→ **STATED EXERCISE**
Show each line of the records that contains the string "pixel". Case counts.

→ **PROVIDED DATA**
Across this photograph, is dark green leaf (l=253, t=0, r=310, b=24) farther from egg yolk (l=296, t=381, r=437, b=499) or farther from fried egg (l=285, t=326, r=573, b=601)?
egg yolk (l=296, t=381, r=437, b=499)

...

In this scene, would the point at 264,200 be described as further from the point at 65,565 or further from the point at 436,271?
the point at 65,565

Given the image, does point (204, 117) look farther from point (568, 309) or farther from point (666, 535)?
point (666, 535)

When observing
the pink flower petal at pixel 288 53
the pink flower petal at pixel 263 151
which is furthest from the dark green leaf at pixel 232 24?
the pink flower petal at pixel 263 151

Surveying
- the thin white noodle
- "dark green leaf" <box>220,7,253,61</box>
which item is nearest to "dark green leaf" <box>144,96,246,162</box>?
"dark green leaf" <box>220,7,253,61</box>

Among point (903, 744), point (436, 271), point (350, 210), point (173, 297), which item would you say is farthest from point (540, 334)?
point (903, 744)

==

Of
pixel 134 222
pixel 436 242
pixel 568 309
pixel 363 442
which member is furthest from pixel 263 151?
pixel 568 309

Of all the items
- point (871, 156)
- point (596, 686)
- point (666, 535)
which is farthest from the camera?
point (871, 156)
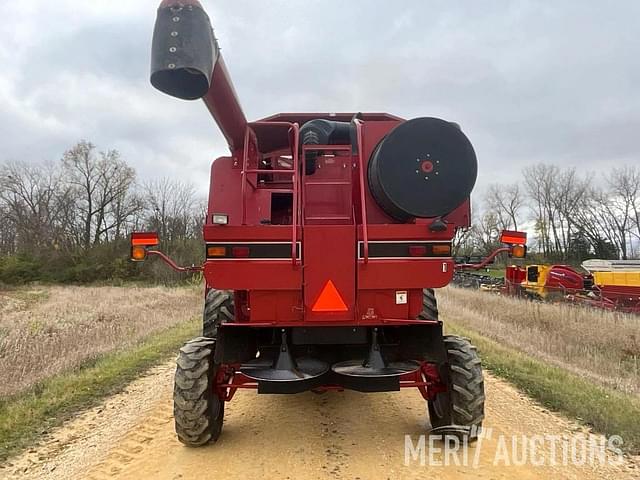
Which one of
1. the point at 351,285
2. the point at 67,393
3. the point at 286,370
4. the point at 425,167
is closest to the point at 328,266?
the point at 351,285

→ **REPLY TO THE EXERCISE**
the pink flower petal at pixel 288 53
the pink flower petal at pixel 263 151
which is furthest from the dark green leaf at pixel 232 24?
the pink flower petal at pixel 263 151
pixel 134 222
pixel 436 242
pixel 568 309
pixel 363 442
which member is furthest from pixel 263 151?
pixel 568 309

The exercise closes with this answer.